Field Goods CEO Michael Waterman says Schumer's role in getting PPP loans out is a critical one at this time.
"Pre-COVID Field Goods delivered to about 1,500 to 2,000 individuals a week, delivering to about 600 locations that were pick-up sites for those individuals, so we did no home delivery. And when COVID hit, we essentially knew that all pick-up sites were going go close and we would have no business. Within one week's time, and thank you to the PPP and all the other aid that has been given to small businesses, we were able to pivot, essentially convert to entirely home delivery, felt like overnight, and without your program I would say that we would have a business that was very different and one that I don't even want to imagine."

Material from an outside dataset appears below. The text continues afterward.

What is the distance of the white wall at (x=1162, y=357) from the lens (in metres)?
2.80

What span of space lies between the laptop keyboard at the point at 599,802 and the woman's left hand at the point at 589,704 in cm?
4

Schumer says the legislation would shore up what he calls " a critical need for federal support" to revive the Capital Region's economy.
"So this is money in the pockets of these businesses which will then pay their workers, pay their rent, pay their utilities, and keep going. And God willing a year from now this crisis will be much less, much less virulent than it is today, because of the vaccine. So we have to get this passed. We need to send a lifeline to our small businesses."
Schumer is in line to become Senate Majority Leader in 2021 depending on the outcome of two runoff elections in Georgia in January.